Bird vocalizations resonate as they propagate through a relatively long trachea and radiate out from the oral cavity. Several studies have described the dynamics with which birds actively vary beak gape while singing and it has been hypothesized that birds vary beak gape as a mechanism for varying vocal tract resonances. Nevertheless, few studies have attempted to quantify the effects of beak gape on vocal tract resonances. We replaced eastern towhee, Pipilo erythrophthalmus L., syringes with a small speaker and obtained recordings of frequency sweeps while rotating each subject in a horizontal plane aligned with either the maxilla or mandible. We describe vocal tract resonances as well as how sound radiates as a function of beak gape. Results are inconsistent with the hypothesis that songbirds vary beak gape as a mechanism for 'tracking' fundamental frequencies in vocalizations.
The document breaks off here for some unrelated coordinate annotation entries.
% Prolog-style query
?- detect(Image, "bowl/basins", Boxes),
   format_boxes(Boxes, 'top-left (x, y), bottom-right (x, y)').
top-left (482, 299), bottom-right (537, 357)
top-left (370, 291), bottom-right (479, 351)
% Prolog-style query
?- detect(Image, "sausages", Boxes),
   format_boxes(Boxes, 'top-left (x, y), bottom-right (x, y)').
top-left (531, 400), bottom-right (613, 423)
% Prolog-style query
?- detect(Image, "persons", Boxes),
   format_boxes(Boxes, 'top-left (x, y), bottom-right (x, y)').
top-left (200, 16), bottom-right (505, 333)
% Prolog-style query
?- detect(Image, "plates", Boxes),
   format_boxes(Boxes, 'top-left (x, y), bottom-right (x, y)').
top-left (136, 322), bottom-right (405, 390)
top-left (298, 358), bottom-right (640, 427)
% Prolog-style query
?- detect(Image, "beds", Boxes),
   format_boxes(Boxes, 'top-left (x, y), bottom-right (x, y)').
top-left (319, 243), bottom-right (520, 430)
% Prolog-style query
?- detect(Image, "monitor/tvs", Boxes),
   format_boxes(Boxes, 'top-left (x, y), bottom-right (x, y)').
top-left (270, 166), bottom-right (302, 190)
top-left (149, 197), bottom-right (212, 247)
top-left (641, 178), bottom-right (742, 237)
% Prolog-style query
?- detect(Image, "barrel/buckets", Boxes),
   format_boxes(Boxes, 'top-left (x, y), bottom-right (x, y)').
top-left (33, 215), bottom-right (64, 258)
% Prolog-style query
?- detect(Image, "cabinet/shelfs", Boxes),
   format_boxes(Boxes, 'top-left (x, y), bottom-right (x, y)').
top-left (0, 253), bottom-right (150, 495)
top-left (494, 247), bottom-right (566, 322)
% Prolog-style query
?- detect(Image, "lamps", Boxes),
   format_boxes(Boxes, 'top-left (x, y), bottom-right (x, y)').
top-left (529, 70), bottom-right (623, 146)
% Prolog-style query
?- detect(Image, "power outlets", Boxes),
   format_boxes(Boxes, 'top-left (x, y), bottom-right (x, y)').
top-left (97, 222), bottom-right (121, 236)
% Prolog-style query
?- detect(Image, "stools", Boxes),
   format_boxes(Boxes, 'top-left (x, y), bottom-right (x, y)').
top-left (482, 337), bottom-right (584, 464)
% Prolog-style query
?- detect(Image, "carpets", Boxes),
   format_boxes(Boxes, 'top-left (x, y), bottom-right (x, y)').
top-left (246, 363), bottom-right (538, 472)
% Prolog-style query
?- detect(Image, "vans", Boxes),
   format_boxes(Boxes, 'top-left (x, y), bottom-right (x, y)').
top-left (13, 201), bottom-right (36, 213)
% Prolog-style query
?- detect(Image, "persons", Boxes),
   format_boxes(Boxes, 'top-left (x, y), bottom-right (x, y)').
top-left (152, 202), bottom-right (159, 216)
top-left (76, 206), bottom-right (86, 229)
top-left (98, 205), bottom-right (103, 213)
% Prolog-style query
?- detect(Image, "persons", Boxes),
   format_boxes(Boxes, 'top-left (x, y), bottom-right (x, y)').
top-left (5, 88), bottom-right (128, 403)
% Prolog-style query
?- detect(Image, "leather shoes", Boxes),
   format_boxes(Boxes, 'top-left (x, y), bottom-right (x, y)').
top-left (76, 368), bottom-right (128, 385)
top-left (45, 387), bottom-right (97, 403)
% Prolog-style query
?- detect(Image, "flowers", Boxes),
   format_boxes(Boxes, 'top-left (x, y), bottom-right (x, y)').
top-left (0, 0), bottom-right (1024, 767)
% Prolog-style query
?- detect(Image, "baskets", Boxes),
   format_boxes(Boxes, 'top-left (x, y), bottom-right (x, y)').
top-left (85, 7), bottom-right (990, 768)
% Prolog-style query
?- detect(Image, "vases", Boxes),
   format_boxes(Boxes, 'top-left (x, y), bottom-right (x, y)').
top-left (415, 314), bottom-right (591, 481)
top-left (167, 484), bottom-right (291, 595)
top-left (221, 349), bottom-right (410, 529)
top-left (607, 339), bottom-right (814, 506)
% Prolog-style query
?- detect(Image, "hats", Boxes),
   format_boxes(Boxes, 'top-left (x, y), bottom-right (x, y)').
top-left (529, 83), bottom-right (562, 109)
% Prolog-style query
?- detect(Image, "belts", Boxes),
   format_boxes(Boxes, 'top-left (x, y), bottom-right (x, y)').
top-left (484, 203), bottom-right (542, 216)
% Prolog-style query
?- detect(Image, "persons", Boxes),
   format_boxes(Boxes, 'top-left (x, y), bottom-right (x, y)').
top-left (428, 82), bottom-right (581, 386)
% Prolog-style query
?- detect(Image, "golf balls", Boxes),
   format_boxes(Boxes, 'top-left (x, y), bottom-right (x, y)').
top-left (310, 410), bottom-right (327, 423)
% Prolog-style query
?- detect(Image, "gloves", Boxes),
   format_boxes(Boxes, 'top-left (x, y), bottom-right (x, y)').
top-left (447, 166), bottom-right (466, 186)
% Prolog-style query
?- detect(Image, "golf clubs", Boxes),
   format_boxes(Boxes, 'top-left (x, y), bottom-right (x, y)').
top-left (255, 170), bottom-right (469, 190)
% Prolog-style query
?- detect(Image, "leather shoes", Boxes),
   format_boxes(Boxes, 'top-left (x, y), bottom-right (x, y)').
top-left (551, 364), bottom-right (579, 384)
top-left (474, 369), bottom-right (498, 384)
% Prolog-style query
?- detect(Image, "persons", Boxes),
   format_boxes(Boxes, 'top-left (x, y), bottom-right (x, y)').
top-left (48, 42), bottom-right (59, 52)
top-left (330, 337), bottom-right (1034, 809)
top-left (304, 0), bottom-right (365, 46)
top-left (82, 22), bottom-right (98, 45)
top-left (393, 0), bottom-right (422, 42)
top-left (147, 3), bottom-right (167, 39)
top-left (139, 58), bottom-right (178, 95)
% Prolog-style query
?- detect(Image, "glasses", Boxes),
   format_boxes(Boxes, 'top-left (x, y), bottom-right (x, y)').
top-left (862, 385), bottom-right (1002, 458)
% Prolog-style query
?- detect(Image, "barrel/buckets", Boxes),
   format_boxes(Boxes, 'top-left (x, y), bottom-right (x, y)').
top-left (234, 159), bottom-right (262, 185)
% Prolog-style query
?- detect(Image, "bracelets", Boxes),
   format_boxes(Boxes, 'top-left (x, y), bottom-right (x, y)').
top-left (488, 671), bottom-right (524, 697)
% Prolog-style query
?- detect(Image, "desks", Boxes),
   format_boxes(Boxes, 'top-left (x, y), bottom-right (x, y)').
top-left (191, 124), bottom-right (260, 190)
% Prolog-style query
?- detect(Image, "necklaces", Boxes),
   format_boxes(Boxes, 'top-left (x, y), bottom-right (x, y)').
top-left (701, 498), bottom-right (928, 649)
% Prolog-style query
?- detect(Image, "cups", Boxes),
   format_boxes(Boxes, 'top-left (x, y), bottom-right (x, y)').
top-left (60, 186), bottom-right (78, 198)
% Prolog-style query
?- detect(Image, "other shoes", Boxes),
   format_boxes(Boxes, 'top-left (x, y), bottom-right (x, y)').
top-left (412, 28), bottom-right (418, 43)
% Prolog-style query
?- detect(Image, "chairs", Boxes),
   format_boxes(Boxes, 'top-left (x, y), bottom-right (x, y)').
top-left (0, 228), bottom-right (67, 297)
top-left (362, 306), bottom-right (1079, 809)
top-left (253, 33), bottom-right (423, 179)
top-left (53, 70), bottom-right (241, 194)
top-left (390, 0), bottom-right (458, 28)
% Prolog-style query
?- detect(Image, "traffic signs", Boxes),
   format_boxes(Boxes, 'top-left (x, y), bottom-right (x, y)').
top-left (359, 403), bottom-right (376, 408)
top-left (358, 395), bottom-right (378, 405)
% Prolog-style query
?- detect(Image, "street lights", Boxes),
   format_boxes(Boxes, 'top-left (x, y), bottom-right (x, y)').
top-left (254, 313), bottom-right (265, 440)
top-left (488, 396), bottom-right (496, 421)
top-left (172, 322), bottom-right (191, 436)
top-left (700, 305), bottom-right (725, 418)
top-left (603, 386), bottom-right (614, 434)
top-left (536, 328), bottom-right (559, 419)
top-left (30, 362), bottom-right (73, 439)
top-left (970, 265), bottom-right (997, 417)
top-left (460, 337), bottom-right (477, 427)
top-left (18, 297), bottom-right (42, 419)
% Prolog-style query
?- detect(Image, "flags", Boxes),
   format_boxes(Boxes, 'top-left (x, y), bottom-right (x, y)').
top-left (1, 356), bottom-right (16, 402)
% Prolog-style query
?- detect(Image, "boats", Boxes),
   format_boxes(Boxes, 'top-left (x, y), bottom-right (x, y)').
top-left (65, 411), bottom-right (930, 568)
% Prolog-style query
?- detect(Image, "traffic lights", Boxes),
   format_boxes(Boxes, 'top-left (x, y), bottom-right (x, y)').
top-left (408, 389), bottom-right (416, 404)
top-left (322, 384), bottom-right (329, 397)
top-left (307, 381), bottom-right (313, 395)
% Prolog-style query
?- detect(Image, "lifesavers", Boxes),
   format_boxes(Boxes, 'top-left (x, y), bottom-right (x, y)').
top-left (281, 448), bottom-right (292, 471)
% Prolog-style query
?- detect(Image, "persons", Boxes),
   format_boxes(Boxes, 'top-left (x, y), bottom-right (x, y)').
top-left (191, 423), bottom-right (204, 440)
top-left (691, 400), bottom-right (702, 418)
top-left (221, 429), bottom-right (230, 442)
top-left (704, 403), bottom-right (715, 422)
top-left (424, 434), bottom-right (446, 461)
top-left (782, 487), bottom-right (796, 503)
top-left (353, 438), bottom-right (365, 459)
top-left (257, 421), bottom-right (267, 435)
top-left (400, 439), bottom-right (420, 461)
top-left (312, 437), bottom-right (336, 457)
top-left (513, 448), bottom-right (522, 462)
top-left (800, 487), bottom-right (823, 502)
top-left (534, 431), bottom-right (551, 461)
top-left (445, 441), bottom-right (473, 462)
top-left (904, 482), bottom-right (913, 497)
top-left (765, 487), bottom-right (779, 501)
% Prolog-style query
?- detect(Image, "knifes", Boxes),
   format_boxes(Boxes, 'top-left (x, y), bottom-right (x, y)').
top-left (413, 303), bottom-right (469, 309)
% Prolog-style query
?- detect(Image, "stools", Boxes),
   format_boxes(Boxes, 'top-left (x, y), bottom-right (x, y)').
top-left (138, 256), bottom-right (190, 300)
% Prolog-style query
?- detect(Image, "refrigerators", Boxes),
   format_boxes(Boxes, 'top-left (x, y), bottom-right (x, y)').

Instead, decreases in beak gape seem to attenuate resonances that occur between ∼4 and 7.5 kHz. We propose that songbirds vary beak gape as a mechanism for excluding and/or concentrating energy within at least two distinct sound frequency channels.
- Beak gape
- Directional sound radiation
- Vocal production
- Vocal tract resonance
ASJC Scopus subject areas
- Agricultural and Biological Sciences(all)
- Agricultural and Biological Sciences (miscellaneous)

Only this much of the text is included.